En 1907 pendant la discussion de la loi des Retraites ouvrières, elle adresse au nom de la Société «Le suffrage des Femmes», la lettre suivante à M. Viviani ministre du Travail.
«Monsieur le Ministre,
«Nous espérons que vous désirez rendre de nouveaux grands services aux parias françaises, et nous vous prions de vouloir bien—quand vous défendrez devant le Sénat les retraites ouvrières—trouver dans votre cœur et dans votre éloquence le moyen de faire assimiler aux ouvrières de l’usine et de l’atelier les travailleuses ménagères mères de famille, forcées d’exercer leur profession auprès de leurs enfants et qui ne doivent point, parce qu’elles assurent l’existence de la nation, être privées de retraite et réduites en leur vieillesse à mendier leurs dernières bouchées de pain.

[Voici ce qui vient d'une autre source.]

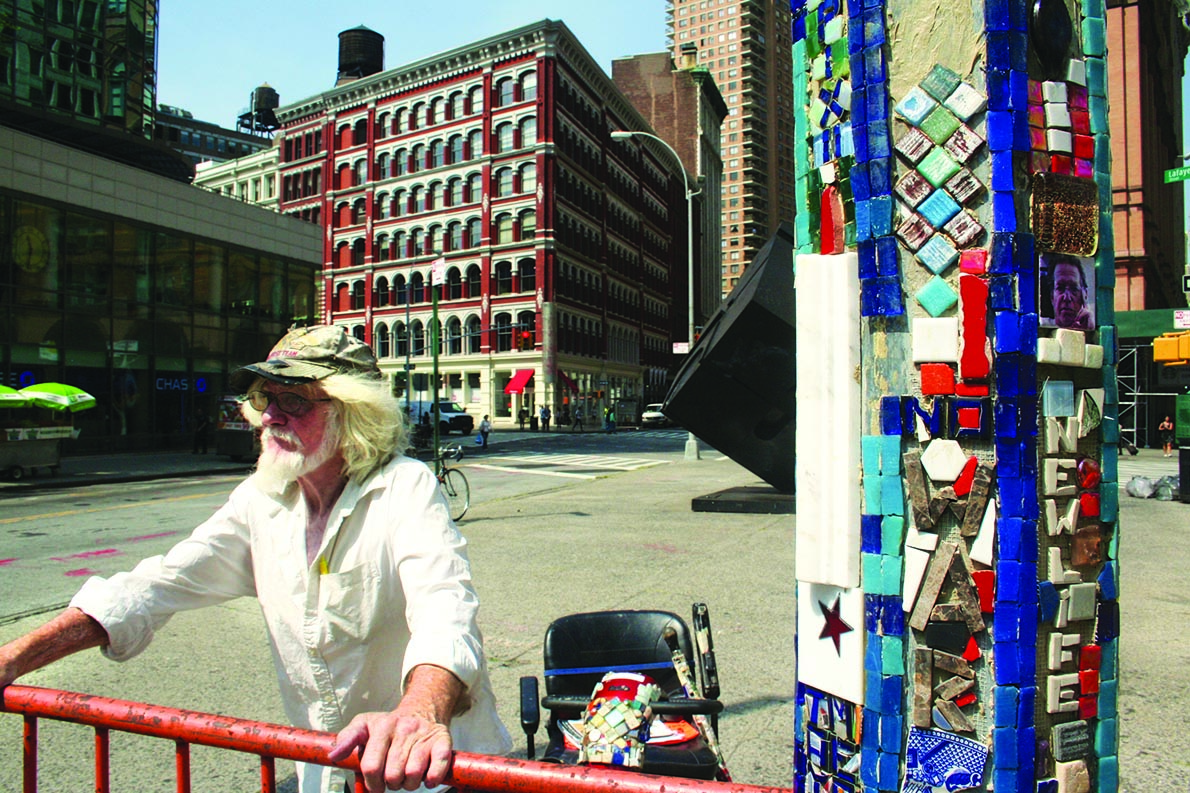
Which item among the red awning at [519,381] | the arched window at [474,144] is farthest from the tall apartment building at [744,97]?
the red awning at [519,381]

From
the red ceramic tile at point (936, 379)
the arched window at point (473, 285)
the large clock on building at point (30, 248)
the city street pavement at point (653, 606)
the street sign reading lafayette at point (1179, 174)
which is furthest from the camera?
the arched window at point (473, 285)

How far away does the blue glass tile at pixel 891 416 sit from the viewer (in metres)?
1.68

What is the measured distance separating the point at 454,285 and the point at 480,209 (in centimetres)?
571

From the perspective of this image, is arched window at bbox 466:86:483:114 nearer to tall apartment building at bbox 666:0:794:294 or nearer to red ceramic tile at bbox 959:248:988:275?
red ceramic tile at bbox 959:248:988:275

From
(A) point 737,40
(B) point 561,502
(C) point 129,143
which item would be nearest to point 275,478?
(B) point 561,502

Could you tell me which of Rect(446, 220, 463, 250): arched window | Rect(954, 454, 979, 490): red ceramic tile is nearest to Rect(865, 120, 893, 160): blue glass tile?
Rect(954, 454, 979, 490): red ceramic tile

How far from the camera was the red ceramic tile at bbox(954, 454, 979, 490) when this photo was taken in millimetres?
1617

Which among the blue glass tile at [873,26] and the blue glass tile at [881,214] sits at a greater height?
the blue glass tile at [873,26]

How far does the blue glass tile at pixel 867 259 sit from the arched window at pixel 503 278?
56.6 m

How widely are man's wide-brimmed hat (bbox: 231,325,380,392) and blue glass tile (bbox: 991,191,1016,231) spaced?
163 centimetres

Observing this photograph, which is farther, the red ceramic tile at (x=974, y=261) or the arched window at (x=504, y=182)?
the arched window at (x=504, y=182)

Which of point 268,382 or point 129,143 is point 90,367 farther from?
point 268,382

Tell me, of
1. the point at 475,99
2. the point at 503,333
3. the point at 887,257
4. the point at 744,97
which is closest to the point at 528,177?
the point at 475,99

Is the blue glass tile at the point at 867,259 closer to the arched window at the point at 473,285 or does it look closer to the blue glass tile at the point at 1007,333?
the blue glass tile at the point at 1007,333
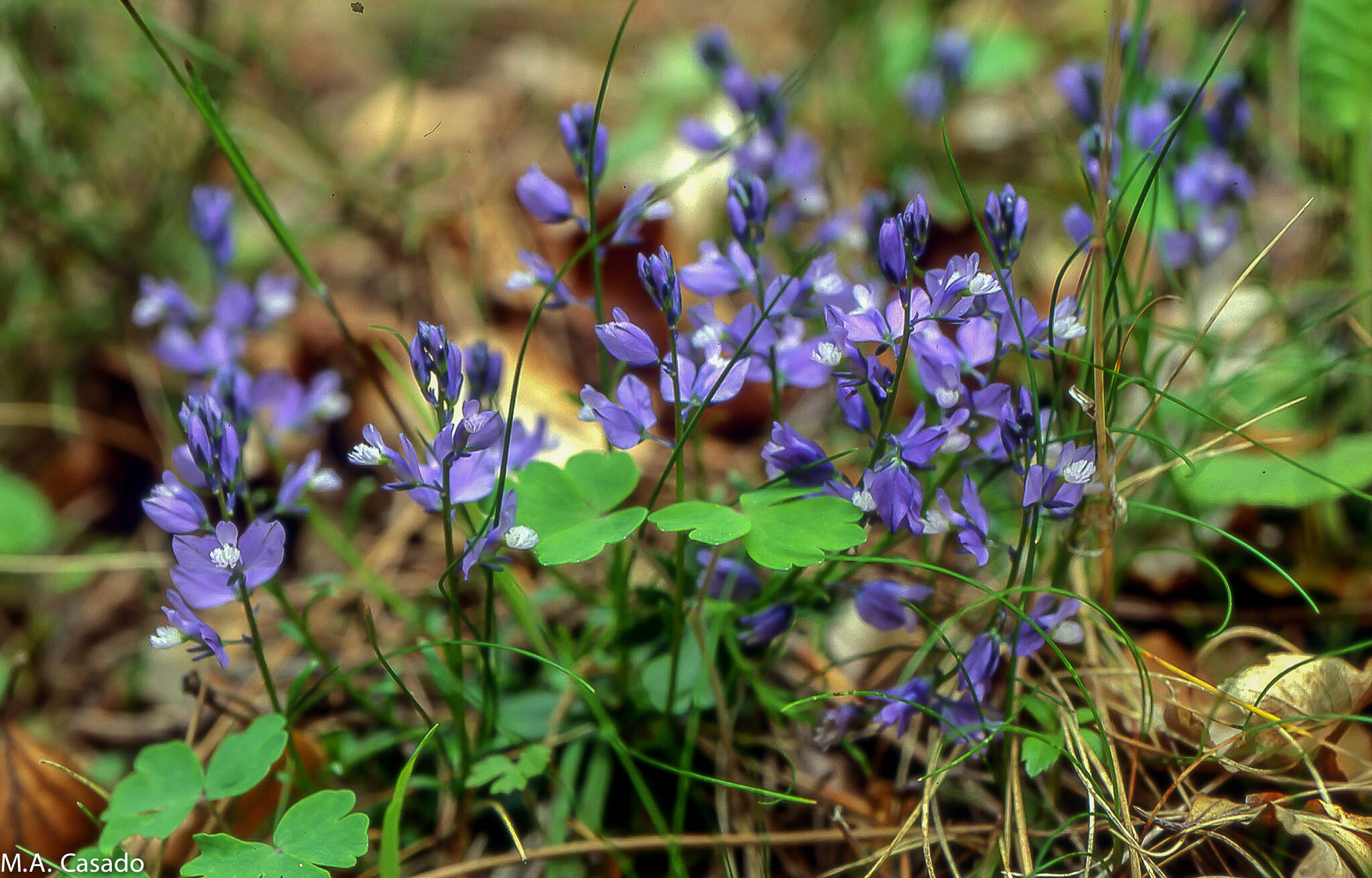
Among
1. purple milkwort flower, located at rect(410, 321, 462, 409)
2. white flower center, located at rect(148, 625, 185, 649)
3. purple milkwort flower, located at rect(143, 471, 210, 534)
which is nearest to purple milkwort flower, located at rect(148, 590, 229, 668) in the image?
white flower center, located at rect(148, 625, 185, 649)

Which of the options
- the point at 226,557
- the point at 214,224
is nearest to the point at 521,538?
the point at 226,557

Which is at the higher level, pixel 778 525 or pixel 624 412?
pixel 624 412

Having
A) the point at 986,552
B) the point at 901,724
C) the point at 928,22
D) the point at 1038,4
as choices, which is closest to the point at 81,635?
the point at 901,724

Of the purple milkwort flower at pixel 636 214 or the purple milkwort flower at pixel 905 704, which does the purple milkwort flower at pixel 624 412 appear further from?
the purple milkwort flower at pixel 905 704

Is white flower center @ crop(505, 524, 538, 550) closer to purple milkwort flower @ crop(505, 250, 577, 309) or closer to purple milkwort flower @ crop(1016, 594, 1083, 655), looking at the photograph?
purple milkwort flower @ crop(505, 250, 577, 309)

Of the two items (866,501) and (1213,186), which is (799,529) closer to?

«Le sexe féminin qui contribuera comme le sexe masculin à l’établissement des retraites ouvrières, doit bénéficier de ces retraites après trente ans de travail familial ou ménager.
«Plusieurs députés, notamment MM. Mirman, Allemane, Coûtant, Fournier, ont relativement à la retraite, proposé d’assimiler le travail ménager et familial au travail industriel.
«Les retraites pour les ménagères mères de famille, ne seront que l’acquittement d’une dette nationale.
«Nous vous supplions, Monsieur le Ministre, de tenter l’impossible pour faire préserver les femmes de la misère en leur vieux jours, et nous vous demandons d’agréer, avec l’expression de notre profonde gratitude, l’assurance de notre haute considération.»